▸ **Materials provided**:
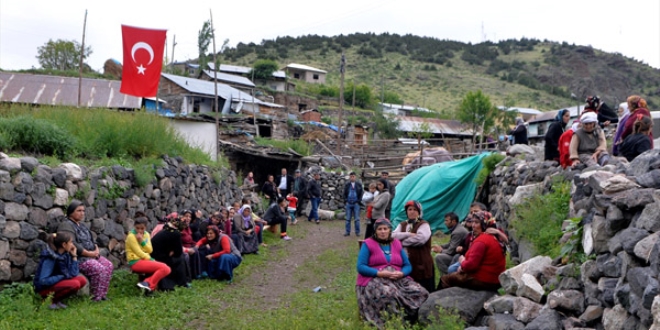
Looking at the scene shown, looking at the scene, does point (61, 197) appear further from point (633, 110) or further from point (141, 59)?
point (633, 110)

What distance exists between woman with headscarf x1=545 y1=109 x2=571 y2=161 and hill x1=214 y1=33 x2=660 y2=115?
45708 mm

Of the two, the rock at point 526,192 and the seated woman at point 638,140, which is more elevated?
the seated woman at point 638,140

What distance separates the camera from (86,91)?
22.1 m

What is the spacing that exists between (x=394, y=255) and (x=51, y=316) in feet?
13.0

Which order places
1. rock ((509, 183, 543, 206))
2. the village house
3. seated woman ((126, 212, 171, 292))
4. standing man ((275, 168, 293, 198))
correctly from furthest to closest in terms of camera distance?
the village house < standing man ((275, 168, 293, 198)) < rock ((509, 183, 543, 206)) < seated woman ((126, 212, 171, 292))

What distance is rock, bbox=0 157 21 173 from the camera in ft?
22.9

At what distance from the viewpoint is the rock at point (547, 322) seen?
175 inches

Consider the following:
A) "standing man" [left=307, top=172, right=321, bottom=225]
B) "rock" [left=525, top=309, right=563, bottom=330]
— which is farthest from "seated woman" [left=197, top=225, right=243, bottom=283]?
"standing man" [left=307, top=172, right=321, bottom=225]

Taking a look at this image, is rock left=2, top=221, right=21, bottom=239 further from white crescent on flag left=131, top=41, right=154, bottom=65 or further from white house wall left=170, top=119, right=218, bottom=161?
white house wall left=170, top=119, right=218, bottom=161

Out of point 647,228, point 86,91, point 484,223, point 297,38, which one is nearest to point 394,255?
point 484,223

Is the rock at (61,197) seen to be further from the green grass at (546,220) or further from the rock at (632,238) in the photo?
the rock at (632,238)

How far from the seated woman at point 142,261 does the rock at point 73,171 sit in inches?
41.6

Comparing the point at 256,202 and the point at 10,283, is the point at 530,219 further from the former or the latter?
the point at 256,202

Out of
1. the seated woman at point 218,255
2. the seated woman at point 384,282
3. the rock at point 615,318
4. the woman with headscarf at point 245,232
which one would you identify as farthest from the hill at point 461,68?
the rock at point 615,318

--

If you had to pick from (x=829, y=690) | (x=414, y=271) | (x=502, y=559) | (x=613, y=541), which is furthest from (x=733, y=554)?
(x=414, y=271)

▸ **Work instructions**: Identify each line above that contains the word "hill", and copy those lines in full.

▸ **Task result**:
What distance exists between woman with headscarf x1=545 y1=109 x2=571 y2=161 and hill x1=214 y1=33 x2=660 y2=115?
which one would you identify as farthest from the hill at point 461,68?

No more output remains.